Friday, 8 November 2013

Superhumans with Human Needs

"Oh no, he's done it again!" the girl next to me says. That's the fifth time and we're not even half way through the first set.

I'm sitting in London's O2 arena, the centre-piece of last year’s Olympics and the world’s busiest venue, literally and physically on the edge of my seat as two of the world's titans of tennis battle it out on court in what is arguable one of the highest caliber tournaments of the sporting calendar.

A few seats along Boris Becker is ensconced in a gaggle of society ladies and the adrenaline-fuelled air is buzzing with glamour and money but most of all sporting excellence.

I'm fascinated, my eyes darting from one B-list celebrity to the next, but even though I'm desperately trying to keep my mind on the score, all I can hear is the girl next to me declaring that Rafael Nadal has picked at his underwear in the most unbecoming manner for the sixth time in the last twelve minutes.


"Hasn't his girlfriend taught him anything about manners?"

Thankfully it took just a little over 70 minutes for the fiery Spaniard to beat his country man David Ferrer in two solid sets. Not because I was getting bored of the match - quite the opposite in fact - but because if it had lasted any longer, I may have given into a terrible urge to turn around to my co-spectator, pour a glass of Moet Chandon over her dainty head in one swift movement and scoff at her: "He's only human you know".

BODILY NEEDS

Nothing escapes the watchful eye of the ever-critical public, and unfortunately, it seems that there will always be a preconception that sporting stars should be supernatural creatures with not a single fault or flaw and none of the natural needs that us mere mortals have to endure.

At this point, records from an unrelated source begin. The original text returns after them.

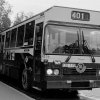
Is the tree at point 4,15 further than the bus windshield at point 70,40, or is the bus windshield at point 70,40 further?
the tree at point 4,15

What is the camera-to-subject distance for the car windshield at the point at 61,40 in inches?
407

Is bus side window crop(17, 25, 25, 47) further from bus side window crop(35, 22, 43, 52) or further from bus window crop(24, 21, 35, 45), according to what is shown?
bus side window crop(35, 22, 43, 52)

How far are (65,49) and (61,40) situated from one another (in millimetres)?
326

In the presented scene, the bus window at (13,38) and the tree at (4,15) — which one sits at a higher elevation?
the tree at (4,15)

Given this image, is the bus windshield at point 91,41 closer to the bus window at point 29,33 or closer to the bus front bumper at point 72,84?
the bus front bumper at point 72,84

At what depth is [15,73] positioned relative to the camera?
14.2 m

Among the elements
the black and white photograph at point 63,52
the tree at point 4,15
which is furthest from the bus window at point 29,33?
the tree at point 4,15

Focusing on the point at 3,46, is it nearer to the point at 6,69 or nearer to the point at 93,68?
the point at 6,69

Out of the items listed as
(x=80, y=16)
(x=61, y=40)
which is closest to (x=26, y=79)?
(x=61, y=40)

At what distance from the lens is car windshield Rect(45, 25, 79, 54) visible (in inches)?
407

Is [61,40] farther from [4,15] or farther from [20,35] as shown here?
[4,15]

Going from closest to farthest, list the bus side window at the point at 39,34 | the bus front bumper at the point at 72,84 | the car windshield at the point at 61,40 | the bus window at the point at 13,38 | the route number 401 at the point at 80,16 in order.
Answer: the bus front bumper at the point at 72,84 → the car windshield at the point at 61,40 → the bus side window at the point at 39,34 → the route number 401 at the point at 80,16 → the bus window at the point at 13,38

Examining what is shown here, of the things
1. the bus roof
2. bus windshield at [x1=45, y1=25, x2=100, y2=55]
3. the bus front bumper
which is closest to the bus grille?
the bus front bumper

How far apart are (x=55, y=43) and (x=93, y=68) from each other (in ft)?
5.14
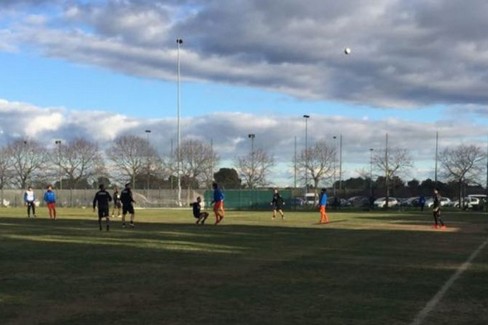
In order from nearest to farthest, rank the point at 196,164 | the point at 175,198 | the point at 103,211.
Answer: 1. the point at 103,211
2. the point at 175,198
3. the point at 196,164

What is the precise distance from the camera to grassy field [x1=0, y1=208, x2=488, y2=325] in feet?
27.1

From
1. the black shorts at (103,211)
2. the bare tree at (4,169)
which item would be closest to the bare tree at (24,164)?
the bare tree at (4,169)

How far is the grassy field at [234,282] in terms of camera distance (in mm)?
8266

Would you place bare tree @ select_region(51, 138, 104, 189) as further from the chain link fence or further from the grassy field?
the grassy field

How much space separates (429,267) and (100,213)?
13852 mm

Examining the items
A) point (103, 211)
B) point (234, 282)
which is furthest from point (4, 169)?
point (234, 282)

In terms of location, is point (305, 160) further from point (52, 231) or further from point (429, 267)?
point (429, 267)

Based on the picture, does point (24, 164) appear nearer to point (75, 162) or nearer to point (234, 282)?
point (75, 162)

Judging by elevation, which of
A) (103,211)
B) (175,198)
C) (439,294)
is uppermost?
(103,211)

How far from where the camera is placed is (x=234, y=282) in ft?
36.6

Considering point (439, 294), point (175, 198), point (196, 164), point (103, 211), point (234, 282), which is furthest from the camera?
point (196, 164)

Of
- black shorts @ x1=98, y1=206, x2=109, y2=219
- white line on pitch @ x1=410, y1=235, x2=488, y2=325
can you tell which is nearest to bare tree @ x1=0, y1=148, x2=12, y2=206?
black shorts @ x1=98, y1=206, x2=109, y2=219

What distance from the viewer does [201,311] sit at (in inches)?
333

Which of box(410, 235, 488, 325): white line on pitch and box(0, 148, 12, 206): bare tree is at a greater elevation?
box(0, 148, 12, 206): bare tree
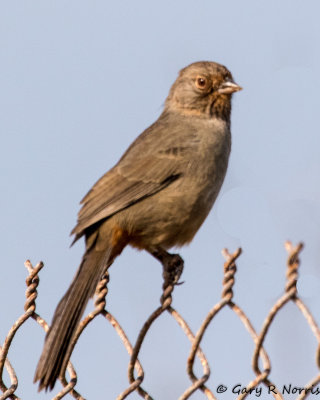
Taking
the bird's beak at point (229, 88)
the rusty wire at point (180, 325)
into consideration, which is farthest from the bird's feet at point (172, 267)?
the bird's beak at point (229, 88)

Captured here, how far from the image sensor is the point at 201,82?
5449mm

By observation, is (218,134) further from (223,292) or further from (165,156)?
(223,292)

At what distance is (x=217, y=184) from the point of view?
4.64 metres

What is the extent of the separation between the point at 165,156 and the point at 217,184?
39 centimetres

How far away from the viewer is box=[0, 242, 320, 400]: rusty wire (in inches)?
93.1

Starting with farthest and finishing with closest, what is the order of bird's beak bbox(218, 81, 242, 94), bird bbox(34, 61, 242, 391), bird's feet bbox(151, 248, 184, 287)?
1. bird's beak bbox(218, 81, 242, 94)
2. bird bbox(34, 61, 242, 391)
3. bird's feet bbox(151, 248, 184, 287)

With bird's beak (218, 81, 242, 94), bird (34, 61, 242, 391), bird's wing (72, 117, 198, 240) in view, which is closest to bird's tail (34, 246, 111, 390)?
bird (34, 61, 242, 391)

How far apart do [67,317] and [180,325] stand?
867 mm

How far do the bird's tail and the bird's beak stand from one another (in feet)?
5.14

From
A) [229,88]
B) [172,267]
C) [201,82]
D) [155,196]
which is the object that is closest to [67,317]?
[172,267]

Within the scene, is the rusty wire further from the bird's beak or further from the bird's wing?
the bird's beak

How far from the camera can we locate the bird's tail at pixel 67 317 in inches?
136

Cast your mind back to the London Marathon in 2007. Remember when Paula Radcliffe responded to the call of nature by squatting on the side of the course and relieving herself? Remember the uproar in the papers the following day? “Easy Peesy for Paula” was just one red top's biting headline.

Equally abrasive but perhaps even more absurd are the comments in the media about the Williams sisters. Is that cellulite on Serena's thigh? And the headlines borne out of Wayne Rooney's hair transplant. If he has lots of money and no hair, can you really blame him for using the former to fix the latter?

GREEN-EYED

Perhaps there's a simple explanation as to why we like gnawing around on strange or embarrassing behavioural patterns of others; especially if they happen to be rich, beautiful and famous.

Perhaps we like to mock and ridicule Nadal's pant-picking or Paula's public potty stop because it reminds us that these people are just as human as you and me - and therefore no better.

Granted they are stars of court, track and field but by painting them to be a little weird, a little embarrassing, a little crude – god forbid, even a little bit human - we might feel that little bit better about ourselves and our own uncouth habits: our inconvenient need to “go”,  our protruding post-Christmas belly and our got-up-late-and-forgot-to-shave-in-the-shower legs.

See it as you may, in the aftermath of that London Marathon, it became that little bit more acceptable for us to veer onto the side of the track and squat down shamelessly, if the port-a-loos are blocked, crowded or just one too many miles away. 


If we subsequently pull up our pants, rejoin the flow and cross the line with our heads held high, then where’s the shame?

Of course it also helps a little if you happen to be the fastest female marathon runner on earth and three-time winner of the London Marathon and New York Marathon. But still.